## Exercise instructions:
Turn the rows below into a two-column CSV with the headers "prompt" and "answer", one line per row. Put each row's text and its answer in their own quoted fields, and replace every line break with a space.

## Start The data

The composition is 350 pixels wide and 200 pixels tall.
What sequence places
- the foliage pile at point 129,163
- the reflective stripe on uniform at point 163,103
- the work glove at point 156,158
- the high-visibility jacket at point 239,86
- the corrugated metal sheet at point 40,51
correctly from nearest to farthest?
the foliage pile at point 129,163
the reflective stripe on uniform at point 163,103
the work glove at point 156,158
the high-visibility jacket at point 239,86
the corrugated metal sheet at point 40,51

## End The data

## The reply:
prompt,answer
"The composition is 350 pixels wide and 200 pixels tall. What sequence places - the foliage pile at point 129,163 - the reflective stripe on uniform at point 163,103 - the work glove at point 156,158 - the high-visibility jacket at point 239,86 - the corrugated metal sheet at point 40,51 correctly from nearest to farthest?","the foliage pile at point 129,163 the reflective stripe on uniform at point 163,103 the work glove at point 156,158 the high-visibility jacket at point 239,86 the corrugated metal sheet at point 40,51"